Metin bölümü:
========

Teknoloji

ClimateGPT iklim değişikliğiyle mücadeleyi desteklemeyi amaçlıyor

İklim değişikliği odaklı ilk yapay zekâ dil modeli olan ClimateGPT, küresel ısınmanın etkilerini hafifletmek için yapılan çalışmalara ve bu yöndeki bireysel çabalara destek olarak iklim kriziyle mücadeleye katkı sunmayı amaçlıyor.

Hayatın birçok alanını kolaylaştıran, bilim insanlarına araştırmalarında yardımcı olan yapay zekâ dil modelleri, zaman zaman iklim krizi gibi spesifik konularda yetersiz kalabiliyor.

Böyle bir durumda ihtiyacı karşılamak amacıyla geliştirilen ve iklim değişikliğinin etkilerini ele almaya odaklanmış ilk açık kaynaklı yapay zekâ dil modeli olan ClimateGPT, hem bilim insanlarına hem de iklim krizi konusunda çalışmalar yürüten araştırmacılara doğru bilgi sağlamaya çalışarak destek oluyor.

Erasmus AI adlı şirket tarafından geliştirilen yapay zekâ dil modelinin tek odak noktasını iklim değişikliği ve bunun bilimsel ve sosyal etkileri oluşturuyor. Veri tabanında 200 milyondan fazla akademik çalışmayı barındıran yapay zekâ modeli, kendisine sorulan soruları da makaleleri kaynak göstererek yanıtlıyor. Eğitilme ve veri merkezi oluşturma süreçleri güneş enerjisi ve hidroelektrik enerji kullanılarak gerçekleştirilen yapay zekâ modeline erişmek için, yalnızca kullanım amacını belirten talep formunu doldurmak yeterli oluyor.

ClimateGPT’nin geliştiricisi Erasmus AI şirketinin Üst Yöneticisi (CEO) Daniel Erasmus, AA muhabirine, yapay zekâ modellerinin ileriye dönük belirli temalar ve hedefler doğrultusunda şekilleneceği öngörüsünde bulunduklarını ve çağın en temel varoluşsal problemi olan iklim değişikliğine işaret eden bir çalışma yapmak istediklerini ifade etti.

========

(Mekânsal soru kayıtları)
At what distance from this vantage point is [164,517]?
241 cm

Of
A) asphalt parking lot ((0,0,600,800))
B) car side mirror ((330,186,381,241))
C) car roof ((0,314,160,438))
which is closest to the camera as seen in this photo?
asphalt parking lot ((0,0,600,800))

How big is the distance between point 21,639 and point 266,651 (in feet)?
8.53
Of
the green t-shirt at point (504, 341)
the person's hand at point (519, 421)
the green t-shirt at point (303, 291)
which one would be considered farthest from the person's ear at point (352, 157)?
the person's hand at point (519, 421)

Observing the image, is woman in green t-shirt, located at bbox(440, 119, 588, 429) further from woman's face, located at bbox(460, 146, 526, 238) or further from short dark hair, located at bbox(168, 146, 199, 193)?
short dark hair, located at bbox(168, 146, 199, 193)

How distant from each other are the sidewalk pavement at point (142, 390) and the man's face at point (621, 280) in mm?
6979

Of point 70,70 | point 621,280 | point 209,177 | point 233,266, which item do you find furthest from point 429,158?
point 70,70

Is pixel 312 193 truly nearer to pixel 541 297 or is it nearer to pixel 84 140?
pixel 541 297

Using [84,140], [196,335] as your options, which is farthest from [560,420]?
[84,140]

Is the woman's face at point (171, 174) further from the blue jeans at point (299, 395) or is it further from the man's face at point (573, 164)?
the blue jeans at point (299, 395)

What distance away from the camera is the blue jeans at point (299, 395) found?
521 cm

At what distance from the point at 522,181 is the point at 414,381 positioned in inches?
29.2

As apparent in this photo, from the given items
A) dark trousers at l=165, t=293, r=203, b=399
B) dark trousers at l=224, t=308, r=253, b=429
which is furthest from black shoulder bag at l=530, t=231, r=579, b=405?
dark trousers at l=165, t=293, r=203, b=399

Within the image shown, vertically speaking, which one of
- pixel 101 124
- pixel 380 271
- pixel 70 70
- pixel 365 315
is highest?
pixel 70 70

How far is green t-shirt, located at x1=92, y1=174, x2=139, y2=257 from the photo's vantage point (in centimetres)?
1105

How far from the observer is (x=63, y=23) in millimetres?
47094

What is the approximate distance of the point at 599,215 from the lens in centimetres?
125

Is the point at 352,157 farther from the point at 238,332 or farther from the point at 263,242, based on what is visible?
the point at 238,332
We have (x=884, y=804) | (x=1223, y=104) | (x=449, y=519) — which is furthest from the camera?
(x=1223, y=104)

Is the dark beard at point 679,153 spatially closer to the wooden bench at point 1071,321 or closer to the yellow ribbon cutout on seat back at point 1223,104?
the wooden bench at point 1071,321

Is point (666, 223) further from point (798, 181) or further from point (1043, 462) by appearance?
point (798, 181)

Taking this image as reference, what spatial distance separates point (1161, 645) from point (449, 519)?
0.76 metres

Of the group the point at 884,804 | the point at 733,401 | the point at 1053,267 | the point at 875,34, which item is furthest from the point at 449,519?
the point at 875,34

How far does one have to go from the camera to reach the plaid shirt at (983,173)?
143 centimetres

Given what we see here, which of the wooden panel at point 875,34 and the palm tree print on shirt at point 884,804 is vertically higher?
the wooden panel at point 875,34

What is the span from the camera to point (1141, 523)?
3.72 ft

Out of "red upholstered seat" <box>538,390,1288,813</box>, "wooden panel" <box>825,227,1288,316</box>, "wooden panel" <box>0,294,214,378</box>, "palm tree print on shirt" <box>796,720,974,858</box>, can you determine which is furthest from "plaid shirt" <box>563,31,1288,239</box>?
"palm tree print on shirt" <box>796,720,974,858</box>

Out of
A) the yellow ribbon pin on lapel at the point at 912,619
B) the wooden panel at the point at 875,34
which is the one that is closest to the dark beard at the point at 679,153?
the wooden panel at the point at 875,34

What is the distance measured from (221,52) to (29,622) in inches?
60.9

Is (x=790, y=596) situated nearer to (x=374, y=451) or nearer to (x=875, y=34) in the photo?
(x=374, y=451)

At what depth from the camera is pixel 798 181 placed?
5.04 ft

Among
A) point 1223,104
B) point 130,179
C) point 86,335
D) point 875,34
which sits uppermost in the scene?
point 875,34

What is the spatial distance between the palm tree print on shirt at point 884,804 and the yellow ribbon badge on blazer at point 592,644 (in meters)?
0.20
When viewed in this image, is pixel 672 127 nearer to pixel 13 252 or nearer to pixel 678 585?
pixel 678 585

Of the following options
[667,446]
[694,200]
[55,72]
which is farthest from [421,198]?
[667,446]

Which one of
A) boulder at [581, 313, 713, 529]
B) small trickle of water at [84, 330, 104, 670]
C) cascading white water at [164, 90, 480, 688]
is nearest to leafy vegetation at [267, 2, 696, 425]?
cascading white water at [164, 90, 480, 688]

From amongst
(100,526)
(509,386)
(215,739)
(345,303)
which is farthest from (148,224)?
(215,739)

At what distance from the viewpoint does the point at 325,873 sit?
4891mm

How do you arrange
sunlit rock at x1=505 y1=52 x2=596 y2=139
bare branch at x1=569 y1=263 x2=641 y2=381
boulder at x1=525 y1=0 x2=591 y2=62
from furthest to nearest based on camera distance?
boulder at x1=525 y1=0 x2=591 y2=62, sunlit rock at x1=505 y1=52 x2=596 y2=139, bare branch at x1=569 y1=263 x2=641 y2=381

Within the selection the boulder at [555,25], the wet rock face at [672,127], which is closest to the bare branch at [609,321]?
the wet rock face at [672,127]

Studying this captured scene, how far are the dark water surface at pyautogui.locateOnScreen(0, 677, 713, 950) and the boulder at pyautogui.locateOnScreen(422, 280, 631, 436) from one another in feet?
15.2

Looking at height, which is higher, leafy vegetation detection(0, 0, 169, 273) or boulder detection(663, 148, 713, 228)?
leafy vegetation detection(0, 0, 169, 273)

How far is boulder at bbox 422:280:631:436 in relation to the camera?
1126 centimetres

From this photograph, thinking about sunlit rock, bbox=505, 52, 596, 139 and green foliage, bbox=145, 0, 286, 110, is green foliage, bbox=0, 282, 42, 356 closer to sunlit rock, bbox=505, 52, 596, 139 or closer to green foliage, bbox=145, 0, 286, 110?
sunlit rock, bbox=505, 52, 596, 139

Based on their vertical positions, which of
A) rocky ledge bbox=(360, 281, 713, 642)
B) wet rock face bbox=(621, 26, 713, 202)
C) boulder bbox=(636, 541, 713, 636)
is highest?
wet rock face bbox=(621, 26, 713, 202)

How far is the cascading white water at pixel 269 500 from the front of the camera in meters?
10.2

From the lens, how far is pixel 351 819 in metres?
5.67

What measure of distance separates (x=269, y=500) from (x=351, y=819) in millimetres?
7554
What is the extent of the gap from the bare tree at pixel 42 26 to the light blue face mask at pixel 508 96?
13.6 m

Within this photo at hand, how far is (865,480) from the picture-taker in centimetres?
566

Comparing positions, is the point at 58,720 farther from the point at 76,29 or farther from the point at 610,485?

========

Yapılacak alıştırmalar:
1. ClimateGPT haberine göre yapay zekâ modelinin veri tabanında kaç akademik çalışma bulunuyor?
2. ClimateGPT haberinde geçen bütün özel adları sıralayın.
3. ClimateGPT haberinde belirtildiğine göre ClimateGPT hangi ihtiyaç nedeniyle geliştirildi? Bir ile üç cümle arasında açıklayın.

Görevlerin çözümleri:
1. 200 milyondan fazla akademik çalışma.

2. ClimateGPT, Erasmus AI, Daniel Erasmus, AA

3. Yapay zekâ dil modelleri, iklim krizi gibi özel konularda zaman zaman yetersiz kalabiliyor. ClimateGPT bu ihtiyacı karşılamak için geliştirildi. Bilim insanlarına ve iklim krizi üzerine çalışan araştırmacılara doğru bilgi sağlamaya çalışıyor.